** Objective **
Write out everything in the records below, from the line containing "nearest to [8,189] — which of" down to the line containing "Result: the concrete wall at [97,99]", with both of those lines included, and nothing else.

** Data supplied **
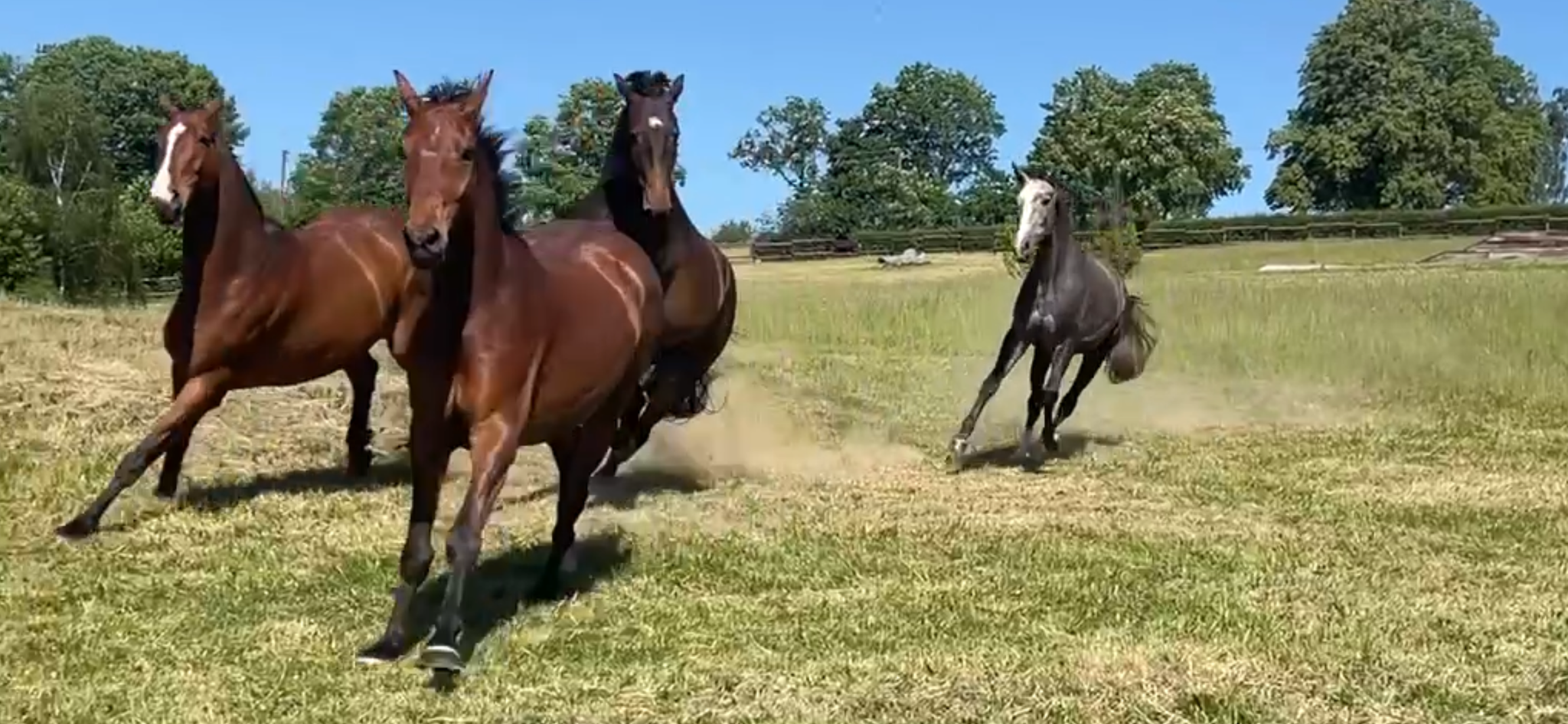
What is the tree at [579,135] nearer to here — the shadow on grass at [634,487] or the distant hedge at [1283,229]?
the distant hedge at [1283,229]

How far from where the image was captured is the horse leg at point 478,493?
5.76m

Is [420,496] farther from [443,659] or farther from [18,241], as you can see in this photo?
[18,241]

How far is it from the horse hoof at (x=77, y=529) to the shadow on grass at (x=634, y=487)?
2.22 metres

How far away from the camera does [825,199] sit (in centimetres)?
8875

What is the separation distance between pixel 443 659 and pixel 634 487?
474 cm

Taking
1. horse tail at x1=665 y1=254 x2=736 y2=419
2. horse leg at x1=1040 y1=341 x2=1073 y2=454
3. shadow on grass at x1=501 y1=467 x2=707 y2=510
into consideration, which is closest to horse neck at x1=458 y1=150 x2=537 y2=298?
shadow on grass at x1=501 y1=467 x2=707 y2=510

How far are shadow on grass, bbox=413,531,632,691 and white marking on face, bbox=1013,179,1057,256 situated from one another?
4.47m

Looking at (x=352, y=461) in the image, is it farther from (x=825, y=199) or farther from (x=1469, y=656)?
(x=825, y=199)

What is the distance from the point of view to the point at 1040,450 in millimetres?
12078

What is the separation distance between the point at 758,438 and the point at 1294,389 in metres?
7.83

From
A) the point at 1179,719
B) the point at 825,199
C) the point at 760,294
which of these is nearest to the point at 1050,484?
the point at 1179,719

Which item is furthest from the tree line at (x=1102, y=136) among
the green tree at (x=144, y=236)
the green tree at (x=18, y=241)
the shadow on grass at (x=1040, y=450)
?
the shadow on grass at (x=1040, y=450)

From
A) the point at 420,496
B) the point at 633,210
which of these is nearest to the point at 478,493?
the point at 420,496

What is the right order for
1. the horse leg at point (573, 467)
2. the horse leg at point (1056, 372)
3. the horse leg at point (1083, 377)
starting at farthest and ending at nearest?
the horse leg at point (1083, 377) → the horse leg at point (1056, 372) → the horse leg at point (573, 467)
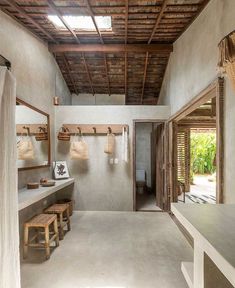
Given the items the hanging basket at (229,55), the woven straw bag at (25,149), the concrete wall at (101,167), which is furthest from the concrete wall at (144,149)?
the hanging basket at (229,55)

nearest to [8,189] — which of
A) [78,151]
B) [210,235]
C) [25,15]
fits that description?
[210,235]

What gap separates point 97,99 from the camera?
7082 millimetres

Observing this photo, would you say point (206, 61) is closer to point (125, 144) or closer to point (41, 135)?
point (125, 144)

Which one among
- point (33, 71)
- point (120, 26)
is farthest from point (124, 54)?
point (33, 71)

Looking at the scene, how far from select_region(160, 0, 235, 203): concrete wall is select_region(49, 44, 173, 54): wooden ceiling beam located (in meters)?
0.33

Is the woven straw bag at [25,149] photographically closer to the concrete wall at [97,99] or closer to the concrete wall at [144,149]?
Result: the concrete wall at [97,99]

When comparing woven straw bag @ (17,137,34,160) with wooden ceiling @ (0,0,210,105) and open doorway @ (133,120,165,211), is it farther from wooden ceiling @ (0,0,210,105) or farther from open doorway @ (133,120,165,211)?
open doorway @ (133,120,165,211)

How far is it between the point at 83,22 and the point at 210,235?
4.15 metres

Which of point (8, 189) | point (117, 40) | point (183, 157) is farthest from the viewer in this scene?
point (183, 157)

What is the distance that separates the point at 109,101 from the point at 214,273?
6.36 metres

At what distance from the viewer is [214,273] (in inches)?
43.0

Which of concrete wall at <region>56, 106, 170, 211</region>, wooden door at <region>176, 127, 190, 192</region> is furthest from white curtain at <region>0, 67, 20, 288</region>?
wooden door at <region>176, 127, 190, 192</region>

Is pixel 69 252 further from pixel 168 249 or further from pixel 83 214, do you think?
pixel 83 214

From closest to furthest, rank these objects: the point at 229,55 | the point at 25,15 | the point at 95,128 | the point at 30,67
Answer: the point at 229,55
the point at 25,15
the point at 30,67
the point at 95,128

** Response to this task **
nearest to [8,189] — which of
A) [78,151]
B) [210,235]
C) [25,15]
fits that description?
[210,235]

What gap separates point 97,99 from the camera?
7082 millimetres

Observing this photo, would you say point (206, 61) is closer to point (125, 144) or closer to point (41, 135)?
point (125, 144)

Which one among
- point (33, 71)
- point (120, 26)
is farthest from point (124, 54)?
point (33, 71)

Looking at the scene, how far from select_region(160, 0, 235, 203): concrete wall is select_region(49, 44, 173, 54): wooden ceiling beam located (in meters)?
0.33

Is the woven straw bag at [25,149] photographically closer to the concrete wall at [97,99] or closer to the concrete wall at [144,149]?
Result: the concrete wall at [97,99]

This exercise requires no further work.